The UNDCF needs to meet ambition with resources

Added 26 Jun 2014
The forthcoming meeting of the United Nations Development Cooperation Forum (UNDCF) represents an opportunity for the UN to advance work on ensuring effective development cooperation. For the UNDCF to play a relevant role in the future of development finance member states will have to agree on how to increase its resources and mandate. The two day event features an ambitious programme and several side events structured around “bringing the future of development cooperation to post-2015.” It will address issues related to the role of ODA and ensuring quality of development effectiveness to discussing a renewed partnership for development. 

This meeting occurs at a critical moment where the post 2015 development goals and discussions around Financing for Development (FfD) will need to be accompanied with a clear monitoring and accountability framework. It will be important for the UNDCF to move beyond being another development talk shop and to encourage commitments from UN member states to develop an accountability framework with clear targets and indicators for the future development landscape. This will prove quite challenging as the DCF has no mandate to negotiate political outcomes and is currently limited to coordination and consensus building.

Competing interests

The forum will need to address linkages between the UNDCF and the Global Partnership for Effective Development Cooperation (GPEDC) in order to ensure that the two forums are complementary and do not duplicate and draw resources from each other’s work. At the recent high level ministerial meeting of the GPEDC in Mexico many partner countries expressed concerns regarding its legitimacy as it is viewed as a donor driven process that is not as inclusive as it claims to be. These concerns were demonstrated by the absence of China and India and non-committal engagement by Brazil. The UNDCF is seen as a more legitimate forum by UN member states for discussing development effectiveness and cooperation but compared to the GPEDC has significantly less resources and is less inclusive of non-state actors such as civil society. Both the UNDCF and the GPEDC are searching for a role in the post 2015 agenda and there is a risk that they may be competing for the same space.

Trends and progress

The meeting of the UNDCF is accompanied by a report from the UN Secretary-General assessing trends and progress in international development cooperation. While this report signifies the beginning rather than the end of a discussion it offers some important food for thought relevant not just to the UNDCF but other development related processes as well. The report covers a wide range of topics from ODA to other sources of finance to South South Cooperation (SSC). The report manages to cover many of the current trends in development. 

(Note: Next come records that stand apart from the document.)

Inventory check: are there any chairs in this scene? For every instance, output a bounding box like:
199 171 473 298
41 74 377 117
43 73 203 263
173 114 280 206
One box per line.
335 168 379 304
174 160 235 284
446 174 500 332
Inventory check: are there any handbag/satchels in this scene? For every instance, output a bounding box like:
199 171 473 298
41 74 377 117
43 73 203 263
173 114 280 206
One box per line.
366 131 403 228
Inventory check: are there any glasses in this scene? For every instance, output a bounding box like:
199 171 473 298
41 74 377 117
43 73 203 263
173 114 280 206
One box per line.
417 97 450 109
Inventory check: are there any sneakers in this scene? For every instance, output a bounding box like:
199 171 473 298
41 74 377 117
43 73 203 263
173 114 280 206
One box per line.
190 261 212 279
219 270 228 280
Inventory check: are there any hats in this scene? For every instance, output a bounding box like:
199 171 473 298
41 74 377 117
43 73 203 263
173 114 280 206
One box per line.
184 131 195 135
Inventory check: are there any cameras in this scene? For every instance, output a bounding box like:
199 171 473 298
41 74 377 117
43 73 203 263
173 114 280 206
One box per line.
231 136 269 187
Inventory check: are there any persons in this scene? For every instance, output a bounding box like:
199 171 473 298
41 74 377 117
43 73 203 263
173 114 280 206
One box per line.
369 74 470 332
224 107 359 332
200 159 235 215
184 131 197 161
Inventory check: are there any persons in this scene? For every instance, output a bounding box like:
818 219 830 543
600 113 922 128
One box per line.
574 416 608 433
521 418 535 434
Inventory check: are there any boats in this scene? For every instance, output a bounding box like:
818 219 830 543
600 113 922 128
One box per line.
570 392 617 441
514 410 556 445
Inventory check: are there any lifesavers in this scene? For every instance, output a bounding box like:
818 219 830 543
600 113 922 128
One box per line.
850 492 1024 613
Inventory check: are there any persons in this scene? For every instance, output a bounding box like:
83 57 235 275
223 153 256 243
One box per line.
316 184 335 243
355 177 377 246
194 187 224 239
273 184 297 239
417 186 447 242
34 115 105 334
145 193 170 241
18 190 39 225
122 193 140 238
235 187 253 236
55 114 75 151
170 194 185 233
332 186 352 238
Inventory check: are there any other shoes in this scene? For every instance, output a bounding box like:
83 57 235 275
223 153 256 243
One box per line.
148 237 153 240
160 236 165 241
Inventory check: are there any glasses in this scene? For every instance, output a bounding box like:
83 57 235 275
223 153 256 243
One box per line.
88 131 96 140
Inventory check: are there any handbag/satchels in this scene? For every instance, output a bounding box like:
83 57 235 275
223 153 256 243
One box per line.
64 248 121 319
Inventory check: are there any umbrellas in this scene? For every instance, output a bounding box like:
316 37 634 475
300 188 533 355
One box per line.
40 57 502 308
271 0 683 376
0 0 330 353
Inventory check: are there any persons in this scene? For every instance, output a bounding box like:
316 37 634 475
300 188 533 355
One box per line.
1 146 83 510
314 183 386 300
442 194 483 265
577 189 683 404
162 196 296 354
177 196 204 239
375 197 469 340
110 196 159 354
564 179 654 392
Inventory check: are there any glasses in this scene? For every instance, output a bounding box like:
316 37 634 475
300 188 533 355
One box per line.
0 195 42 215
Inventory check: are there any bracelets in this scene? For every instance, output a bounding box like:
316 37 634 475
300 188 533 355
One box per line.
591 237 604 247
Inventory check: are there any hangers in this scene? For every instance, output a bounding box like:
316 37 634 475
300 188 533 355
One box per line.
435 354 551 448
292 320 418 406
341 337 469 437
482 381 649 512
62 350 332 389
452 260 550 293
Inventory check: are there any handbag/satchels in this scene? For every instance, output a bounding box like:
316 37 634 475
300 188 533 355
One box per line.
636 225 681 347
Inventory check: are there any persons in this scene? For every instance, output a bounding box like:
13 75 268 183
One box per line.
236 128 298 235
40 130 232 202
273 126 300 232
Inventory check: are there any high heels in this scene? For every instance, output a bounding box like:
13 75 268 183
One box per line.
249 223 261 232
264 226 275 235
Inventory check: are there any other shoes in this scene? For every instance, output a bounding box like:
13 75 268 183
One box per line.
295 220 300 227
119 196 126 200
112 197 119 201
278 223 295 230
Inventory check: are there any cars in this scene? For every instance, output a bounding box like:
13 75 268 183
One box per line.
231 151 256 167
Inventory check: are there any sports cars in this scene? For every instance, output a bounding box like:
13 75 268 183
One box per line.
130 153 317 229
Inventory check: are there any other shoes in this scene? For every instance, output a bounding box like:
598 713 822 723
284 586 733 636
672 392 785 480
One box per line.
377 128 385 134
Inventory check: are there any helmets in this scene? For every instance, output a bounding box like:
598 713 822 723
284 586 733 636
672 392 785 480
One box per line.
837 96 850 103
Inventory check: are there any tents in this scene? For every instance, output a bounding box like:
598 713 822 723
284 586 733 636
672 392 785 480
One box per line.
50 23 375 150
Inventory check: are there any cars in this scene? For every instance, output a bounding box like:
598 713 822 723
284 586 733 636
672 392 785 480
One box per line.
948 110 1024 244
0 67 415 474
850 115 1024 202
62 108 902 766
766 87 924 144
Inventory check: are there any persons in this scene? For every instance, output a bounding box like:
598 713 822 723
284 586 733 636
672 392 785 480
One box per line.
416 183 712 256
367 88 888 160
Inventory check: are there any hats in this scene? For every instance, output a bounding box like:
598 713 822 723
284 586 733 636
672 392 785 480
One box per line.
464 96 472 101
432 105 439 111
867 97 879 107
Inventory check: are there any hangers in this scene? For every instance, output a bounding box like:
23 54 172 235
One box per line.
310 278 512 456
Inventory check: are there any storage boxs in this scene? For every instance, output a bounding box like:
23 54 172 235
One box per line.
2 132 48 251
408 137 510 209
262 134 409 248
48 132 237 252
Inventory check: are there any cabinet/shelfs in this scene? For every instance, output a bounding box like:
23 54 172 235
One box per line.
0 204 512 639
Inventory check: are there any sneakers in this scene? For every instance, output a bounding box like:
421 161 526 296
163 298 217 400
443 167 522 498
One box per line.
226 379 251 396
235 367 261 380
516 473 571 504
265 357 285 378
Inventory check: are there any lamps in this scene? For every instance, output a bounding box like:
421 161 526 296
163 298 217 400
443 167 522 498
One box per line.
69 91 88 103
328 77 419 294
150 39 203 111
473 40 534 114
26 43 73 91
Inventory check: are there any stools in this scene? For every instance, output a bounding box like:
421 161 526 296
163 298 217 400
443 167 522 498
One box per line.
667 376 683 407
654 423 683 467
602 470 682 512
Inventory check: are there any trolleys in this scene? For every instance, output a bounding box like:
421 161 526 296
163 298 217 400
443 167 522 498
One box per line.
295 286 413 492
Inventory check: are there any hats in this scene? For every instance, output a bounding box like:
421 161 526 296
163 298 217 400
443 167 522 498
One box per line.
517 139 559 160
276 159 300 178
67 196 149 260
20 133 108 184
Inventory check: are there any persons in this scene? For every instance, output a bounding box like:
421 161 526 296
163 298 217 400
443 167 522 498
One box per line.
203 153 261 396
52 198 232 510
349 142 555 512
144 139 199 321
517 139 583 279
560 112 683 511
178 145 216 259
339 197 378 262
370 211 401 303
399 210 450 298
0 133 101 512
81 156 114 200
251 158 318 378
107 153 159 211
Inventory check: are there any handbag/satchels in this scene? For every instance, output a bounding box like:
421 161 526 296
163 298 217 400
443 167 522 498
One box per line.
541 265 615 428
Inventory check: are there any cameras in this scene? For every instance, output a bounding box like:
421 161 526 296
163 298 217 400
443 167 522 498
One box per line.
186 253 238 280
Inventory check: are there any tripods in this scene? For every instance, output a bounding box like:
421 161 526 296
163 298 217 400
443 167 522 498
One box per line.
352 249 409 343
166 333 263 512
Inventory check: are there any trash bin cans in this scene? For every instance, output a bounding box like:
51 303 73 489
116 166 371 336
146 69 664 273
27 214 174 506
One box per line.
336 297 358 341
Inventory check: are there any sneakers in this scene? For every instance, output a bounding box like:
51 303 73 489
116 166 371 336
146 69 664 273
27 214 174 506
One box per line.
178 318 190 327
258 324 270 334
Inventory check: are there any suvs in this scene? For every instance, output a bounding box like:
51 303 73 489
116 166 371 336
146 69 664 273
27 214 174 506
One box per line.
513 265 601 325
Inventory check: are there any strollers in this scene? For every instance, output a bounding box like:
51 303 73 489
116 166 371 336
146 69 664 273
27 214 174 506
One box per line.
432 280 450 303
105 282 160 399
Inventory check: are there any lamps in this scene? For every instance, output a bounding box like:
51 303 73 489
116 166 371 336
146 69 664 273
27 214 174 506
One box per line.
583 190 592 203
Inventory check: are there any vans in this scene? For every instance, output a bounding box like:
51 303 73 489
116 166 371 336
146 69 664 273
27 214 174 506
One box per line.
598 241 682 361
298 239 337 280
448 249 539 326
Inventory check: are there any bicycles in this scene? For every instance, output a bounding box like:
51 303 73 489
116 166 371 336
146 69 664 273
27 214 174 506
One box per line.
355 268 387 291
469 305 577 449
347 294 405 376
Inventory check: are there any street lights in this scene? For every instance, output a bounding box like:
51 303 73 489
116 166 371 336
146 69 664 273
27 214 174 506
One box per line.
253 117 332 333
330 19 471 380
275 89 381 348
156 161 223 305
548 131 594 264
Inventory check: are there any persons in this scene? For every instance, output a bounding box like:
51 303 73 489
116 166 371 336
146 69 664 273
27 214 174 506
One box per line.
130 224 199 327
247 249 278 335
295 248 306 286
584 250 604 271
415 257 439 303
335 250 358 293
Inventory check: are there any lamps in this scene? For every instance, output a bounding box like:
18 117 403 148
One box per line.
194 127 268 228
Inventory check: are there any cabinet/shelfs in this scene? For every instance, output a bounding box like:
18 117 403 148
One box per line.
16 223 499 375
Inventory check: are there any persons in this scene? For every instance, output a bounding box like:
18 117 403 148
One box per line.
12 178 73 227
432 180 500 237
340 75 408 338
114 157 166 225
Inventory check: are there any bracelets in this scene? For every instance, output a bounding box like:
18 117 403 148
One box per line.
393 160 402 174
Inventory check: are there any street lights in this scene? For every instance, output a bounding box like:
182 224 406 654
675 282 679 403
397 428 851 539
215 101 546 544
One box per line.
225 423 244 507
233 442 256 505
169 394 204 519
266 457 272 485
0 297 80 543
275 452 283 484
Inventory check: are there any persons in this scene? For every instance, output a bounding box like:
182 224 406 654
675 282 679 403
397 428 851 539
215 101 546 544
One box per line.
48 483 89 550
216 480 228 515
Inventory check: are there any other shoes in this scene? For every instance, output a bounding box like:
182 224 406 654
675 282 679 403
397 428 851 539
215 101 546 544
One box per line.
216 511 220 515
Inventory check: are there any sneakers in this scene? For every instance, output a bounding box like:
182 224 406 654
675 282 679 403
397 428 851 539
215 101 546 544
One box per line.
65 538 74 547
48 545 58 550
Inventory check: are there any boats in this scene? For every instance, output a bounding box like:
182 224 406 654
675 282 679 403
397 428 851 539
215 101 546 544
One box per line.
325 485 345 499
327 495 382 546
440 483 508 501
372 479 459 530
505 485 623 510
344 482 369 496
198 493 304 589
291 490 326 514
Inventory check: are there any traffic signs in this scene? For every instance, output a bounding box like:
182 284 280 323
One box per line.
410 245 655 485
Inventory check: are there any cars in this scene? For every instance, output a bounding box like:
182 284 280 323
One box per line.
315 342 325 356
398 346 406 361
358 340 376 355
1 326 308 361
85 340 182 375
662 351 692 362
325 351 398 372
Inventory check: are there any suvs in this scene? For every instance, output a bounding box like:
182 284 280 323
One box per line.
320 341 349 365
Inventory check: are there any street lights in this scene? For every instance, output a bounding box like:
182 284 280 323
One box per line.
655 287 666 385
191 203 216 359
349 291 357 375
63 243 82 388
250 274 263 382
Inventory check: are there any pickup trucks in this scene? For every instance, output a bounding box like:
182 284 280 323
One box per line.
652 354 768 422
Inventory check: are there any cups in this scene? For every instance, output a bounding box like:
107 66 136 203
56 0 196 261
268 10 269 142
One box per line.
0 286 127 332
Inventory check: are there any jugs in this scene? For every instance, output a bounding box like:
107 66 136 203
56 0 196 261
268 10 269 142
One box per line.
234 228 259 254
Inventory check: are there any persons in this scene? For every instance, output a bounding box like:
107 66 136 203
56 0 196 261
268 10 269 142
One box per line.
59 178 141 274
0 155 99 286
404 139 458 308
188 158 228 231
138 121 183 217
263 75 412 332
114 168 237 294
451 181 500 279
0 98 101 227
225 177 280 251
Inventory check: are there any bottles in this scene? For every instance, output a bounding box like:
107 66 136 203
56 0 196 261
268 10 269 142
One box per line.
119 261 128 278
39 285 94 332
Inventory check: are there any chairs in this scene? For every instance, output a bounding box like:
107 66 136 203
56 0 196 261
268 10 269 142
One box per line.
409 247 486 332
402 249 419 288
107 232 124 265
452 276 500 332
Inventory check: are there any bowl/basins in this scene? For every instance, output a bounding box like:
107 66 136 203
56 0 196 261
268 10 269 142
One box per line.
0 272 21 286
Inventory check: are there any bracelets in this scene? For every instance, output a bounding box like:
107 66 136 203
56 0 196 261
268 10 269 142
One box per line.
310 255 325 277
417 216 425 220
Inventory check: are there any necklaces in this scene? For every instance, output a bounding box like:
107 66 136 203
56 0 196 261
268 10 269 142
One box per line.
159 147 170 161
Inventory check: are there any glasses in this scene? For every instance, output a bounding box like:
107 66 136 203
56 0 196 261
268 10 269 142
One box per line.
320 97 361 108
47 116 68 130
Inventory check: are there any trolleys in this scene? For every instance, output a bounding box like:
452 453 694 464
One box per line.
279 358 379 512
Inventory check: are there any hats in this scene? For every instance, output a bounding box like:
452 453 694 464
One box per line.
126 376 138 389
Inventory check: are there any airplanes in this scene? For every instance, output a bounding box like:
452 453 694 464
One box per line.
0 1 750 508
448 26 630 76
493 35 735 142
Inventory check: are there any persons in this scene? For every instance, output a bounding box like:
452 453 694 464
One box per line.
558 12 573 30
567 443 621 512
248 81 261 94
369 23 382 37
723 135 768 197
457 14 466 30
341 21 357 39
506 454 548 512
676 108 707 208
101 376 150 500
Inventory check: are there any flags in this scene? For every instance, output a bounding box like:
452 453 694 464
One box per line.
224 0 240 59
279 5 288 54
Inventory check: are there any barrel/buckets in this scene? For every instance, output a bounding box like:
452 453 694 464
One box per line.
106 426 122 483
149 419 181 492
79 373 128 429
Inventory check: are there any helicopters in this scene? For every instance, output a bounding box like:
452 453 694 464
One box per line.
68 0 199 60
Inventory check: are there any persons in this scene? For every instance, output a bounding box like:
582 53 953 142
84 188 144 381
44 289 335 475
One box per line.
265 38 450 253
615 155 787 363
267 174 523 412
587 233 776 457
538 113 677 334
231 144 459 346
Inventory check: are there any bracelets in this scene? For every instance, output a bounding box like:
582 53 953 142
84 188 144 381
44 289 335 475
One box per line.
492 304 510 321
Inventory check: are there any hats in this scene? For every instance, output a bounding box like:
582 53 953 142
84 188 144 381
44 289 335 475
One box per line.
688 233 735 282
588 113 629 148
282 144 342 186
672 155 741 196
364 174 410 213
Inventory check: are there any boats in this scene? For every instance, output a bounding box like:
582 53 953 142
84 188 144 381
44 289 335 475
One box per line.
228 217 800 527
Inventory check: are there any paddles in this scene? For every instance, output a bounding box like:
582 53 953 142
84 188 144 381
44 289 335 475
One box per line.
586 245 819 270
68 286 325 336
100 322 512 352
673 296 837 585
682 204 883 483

In the context of ODA the report notes that, on the whole, donors are still quite far from achieving their .7% GNI commitment. While ODA volumes rose for the first time in 2013 since the financial crises, most if it is targeted to middle income countries and resources for Sub Saharan Africa are declining. What is not mentioned is that the largest percentage increase in ODA spending is in the form of non-grant resources such as equity and debt based instruments. This trend is quite worrying as these forms of development assistance are primarily channeled to middle income countries and have clear implications for future ODA allocation

The report emphasizes the role ODA can play in leveraging other resources such as Foreign Direct Investment (FDI) and creating an enabling environment for institutional investors such as pension funds and insurance companies. This emphasis is of some some concern as these forms of finance should be approached with a degree of skepticism. FDI flows are overstated as they include a variety of activities that do not provide real additionality and repatriated profits equal 90% of inflows. FDI is also targeted to few partner countries and mostly focused on extractives and exports. Mobilising resources from institutional investors should also be carefully assessed to ensure it does not come primarily in the form of portfolio flows which tend to be highly volatile. 

The report features a balanced assessment on the risks and opportunities of leveraging public finance, a hot topic in many discussions concerning development. While stating it has the potential to generate additional resources it also notes several drawbacks that CSO groups such as Eurodad have highlighted. These drawbacks include “lack of clarity about additionality and purpose; limited influence of donors and recipients on investment design and implementation; diminished transparency and accountability; risk of misalignment of private sector and country priorities; danger of increased debt burden; inattention to small- and medium-sized enterprises; the opportunity cost incurred when use of public money to mobilize private resources does not have the same or a larger development impact than if it had been devoted directly to a developmental purpose; and the risks of misappropriation.”


The UNDCF has the potential to play a crucial role in the future development landscape and clearly has the ambition to do so. However this ambition needs to be supported with resources, clarity of purpose and additionally if it is to be achieved. To this effect the forum should address the following issues:
  • Member states should enhance the UNDCFs mandate to negotiate political outcomes and commitments and provide it with additional resources and capacity to adequately reflect its ambitions.  
  • The DCF needs to clarify its relationship to the GPEDC to ensure complementarity and prevent duplication of efforts. 
  • The member states should commit to developing a global accountability and effectiveness framework to complement the post-2015 and FfD discussions. 
  • The DCF should enhance cooperation between all providers of development cooperation and establish common but differentiated objectives that reflect the abilities of the different groups. 
  • The DCF should carefully assess the development effectiveness of other flows such as FDI in order to determine challenges in developing a monitoring framework.